What the Frack?

Lord Smith, the chairman of the Environment Agency last night said that the controversial method of extracting shale gas should be given the go ahead.

Fracking, or the hydraulic fracturing of shale rock has generated notoriety for its environmental impact; as it is believed to cause earthquakes and pollute ground water. The process involves blasting water, sand and chemicals into a shale bed at high pressure to release the natural gas contained in the rock.

Even though fracking has already been banned in some countries Lord Smith believes with careful regulation it could be part of the solution for creating cheaper energy in the UK, although he added development was still needed in carbon capture technology for shale gas to become a truly viable option.

Anti fracking campaigners think Lord Smith is ignoring the facts and that his endorsement will dangerously lead to wide spread use of this questionable process of energy production in the UK.

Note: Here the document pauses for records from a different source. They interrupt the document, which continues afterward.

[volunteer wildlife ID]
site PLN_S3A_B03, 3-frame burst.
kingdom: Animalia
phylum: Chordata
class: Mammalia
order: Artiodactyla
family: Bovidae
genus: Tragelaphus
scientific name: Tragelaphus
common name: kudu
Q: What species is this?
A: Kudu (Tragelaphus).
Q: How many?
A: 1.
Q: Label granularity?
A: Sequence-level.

Lord Smith made his comments on shale gas in a broad speech on the green economy at the Royal Society of Arts, where he also highlighted the need to fast-track carbon neutral technologies, adding that the UK could lead the way in wave and tidal technology.

UK facing worst drought since 1976.

The Environment Agency has this week warned that the UK faces the most severe water shortages in over 30 years, as more than half of England is already in drought.

Parts of the country are already drier than they were in the summer of 1976, when Britain experienced its worst drought for more than 100 years. Then water shortages led to standpipes being installed on residential streets, water supplies to businesses being rationed and schools having to close early.

The water companies say they have no plans to introduce similar measures this year, although the Environment Agency seems less confident, predicting that water restrictions this summer will affect more than 20 million people in the UK.

The Environment Secretary Caroline Spelman is already urging households to cut back on the amount of water they use:

“As more areas of the UK move into drought it is vital that we use less water to protect the public’s water supply,” she said. “It is for everyone to share the responsibility to save water. We are asking everyone to help by using less water and starting now.”

We should also remember that water shortages don’t just affect us; it also seriously harms the environment. So in the coming months we will need to use our water more efficiently; not just so we have enough water but on order to protect our natural environment and its wildlife.

To help you do just that here are some great tips from The Environment Agency on the best way to save water in the home:

In the kitchen.

Wash vegetables and fruit in a bowl rather than under a running tap, then use the leftover water for watering house plants.

When you boil water in saucepans and kettles, use the minimum amount of water – that way, you’ll save energy as well as water.

Try keeping a bottle or jug of water in the fridge instead of running taps until the water runs cold.

Wait until you have a full load before switching on the dishwater or washing machine. Did you know ‘half-load’ programmes use more than half the water and energy of a full load?

In the bathroom.

Don’t leave the tap running while you brush your teeth, shave or wash your hands. This can waste up to six litres of water per minute.

Showers use about nine litres of water per minute. A five minute shower uses about a third of the water of a bath. But remember that power showers can use more water than a bath in less than five minutes. Taking a quicker shower could give you an extra few minutes in bed or you could leave for work a bit earlier and miss the traffic.

Old toilet cisterns can use as much as nine litres of clean water every flush. Reduce this by placing a ‘save-a-flush’ or ‘hippo’ in the cistern.  These are often available free of charge from your local water company.